● **Goals**:
1. Answer these questions using the passage on amorphous polygon patterns:
(a) What is the minimum number of sides the passage gives for a polygon?
(b) What shape is presently preferred for the polygons 50?
(c) Which properties of the overall belt 10 can depend on the relative proportion of two-dimensional material between the polygons 50?
2. Please extract the section of the passage on amorphous polygon patterns between "When designing an" and "three-dimensional polygons 50.", inclusive.
3. Continue the passage on amorphous polygon patterns from its final sentence.

Multiple non-amorphous regions may be abutted or overlapped in a substantially contiguous manner to substantially divide one amorphous pattern into multiple regions or to separate multiple amorphous regions that were never part of a greater single amorphous region beforehand. Thus, it should be apparent to one of skill in the art that the utilization of an amorphous pattern of three-dimensional polygons 50, elongate or otherwise, can enable the fabrication of pattern layers 30 having the advantages of an array pattern. This includes, for example, statistical uniformity in web properties produced from such a belt 10 on an area/location basis.
Pattern layer 30, according to the present invention, may have polygons 50 formed of virtually any three-dimensional shape and accordingly need not be all of a convex polygonal shape. However, it is presently preferred to form the polygons 50 in the shape of elongate and substantially-equal-height frustums having convex and elongate polygonal bases in the plane of one surface of the material and having interlocking, adjacent parallel sidewalls. For other applications, however, the polygons 50 need not necessarily be of polygonal shape.
As used herein, the term “polygon” and “polygonal” refers to a two-dimensional geometrical figure with three or more sides. Accordingly, triangles, quadrilaterals, pentagons, hexagons, and the like are included within the term “polygon,” as would curvilinear shapes such as circles, ellipses, etc. which can be considered as having a mathematically infinite number of sides.
When designing an amorphous three-dimensional structure, the desired physical properties of the resulting structure will dictate the size, geometrical shape, and spacing of the elongate, three-dimensional topographical features as well as the choice of materials and forming techniques. For example, the bending modulus, flexibility, and/or reaction to tension of the overall belt 10 can depend upon the relative proportion of two-dimensional material between three-dimensional polygons 50.

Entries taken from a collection
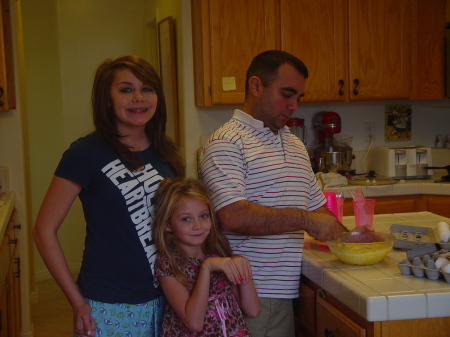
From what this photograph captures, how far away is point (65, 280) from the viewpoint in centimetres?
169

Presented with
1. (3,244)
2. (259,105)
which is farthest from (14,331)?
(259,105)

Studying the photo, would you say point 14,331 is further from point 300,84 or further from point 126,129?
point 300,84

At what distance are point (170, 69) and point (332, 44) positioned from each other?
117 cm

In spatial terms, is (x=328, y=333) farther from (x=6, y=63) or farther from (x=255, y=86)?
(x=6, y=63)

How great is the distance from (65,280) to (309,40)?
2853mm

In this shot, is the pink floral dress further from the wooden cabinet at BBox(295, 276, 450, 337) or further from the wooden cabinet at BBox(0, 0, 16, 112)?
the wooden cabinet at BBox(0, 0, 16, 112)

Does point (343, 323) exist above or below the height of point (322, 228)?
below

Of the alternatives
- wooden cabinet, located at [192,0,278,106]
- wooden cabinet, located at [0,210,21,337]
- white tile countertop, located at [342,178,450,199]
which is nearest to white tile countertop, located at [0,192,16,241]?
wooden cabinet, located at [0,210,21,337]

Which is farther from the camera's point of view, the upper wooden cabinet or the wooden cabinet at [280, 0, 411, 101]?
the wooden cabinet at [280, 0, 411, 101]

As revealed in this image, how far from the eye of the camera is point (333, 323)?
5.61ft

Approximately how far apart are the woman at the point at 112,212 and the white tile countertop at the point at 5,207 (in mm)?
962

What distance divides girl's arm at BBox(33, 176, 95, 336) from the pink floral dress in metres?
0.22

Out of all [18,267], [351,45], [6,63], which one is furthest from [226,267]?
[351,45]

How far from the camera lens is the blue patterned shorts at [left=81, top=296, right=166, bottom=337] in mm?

● **Solved problems**:
1.
(a) Three.
(b) Elongate, substantially-equal-height frustums with convex, elongate polygonal bases in the plane of one surface of the material, and with interlocking, adjacent parallel sidewalls.
(c) The bending modulus, flexibility, and/or reaction to tension.

2.
When designing an amorphous three-dimensional structure, the desired physical properties of the resulting structure will dictate the size, geometrical shape, and spacing of the elongate, three-dimensional topographical features as well as the choice of materials and forming techniques. For example, the bending modulus, flexibility, and/or reaction to tension of the overall belt 10 can depend upon the relative proportion of two-dimensional material between three-dimensional polygons 50.

3.
When describing properties of three-dimensional structures of non-uniform, particularly non-circular, shapes and non-uniform spacing, it is often useful to utilize “average” quantities and/or “equivalent” quantities. For example, in terms of characterizing linear distance relationships between three-dimensional polygons 50 in a two-dimensional pattern, where spacings on a center-to-center basis or on an individual spacing basis, an “average” spacing term may be useful to characterize the resulting structure. Other quantities that could be described in terms of averages would include the proportion of surface area occupied by polygons 50, polygons 50 area, polygons 50 circumference, polygons 50 diameter, percent eccentricity, percent elongation, and the like. For other dimensions such as polygons 50 circumference and polygons 50 diameter, an approximation can be made for polygons 50 which are non-circular by constructing a hypothetical equivalent diameter as is often done in hydraulic contexts.
The three-dimensional shape of individual polygons 50 is believed to play a role in determining both the physical properties of individual polygons 50 as well as overall belt 10 properties. However, it should be noted that the foregoing discussion assumes geometric replication of three-dimensional structures from a forming structure of geometrically sound shapes. “Real world” effects such as curvature, degree of moldability, radius of corners, etc. should be taken into account with regard to ultimately exhibited physical properties. Further, the use of an interlocking network of polygons 50 can provide some sense of uniformity to the overall belt 10 structure, aiding in the control and design of overall belt 10 properties such as stretch, tensile strength, thickness, and the like, while maintaining the desired degree of amorphism in the pattern.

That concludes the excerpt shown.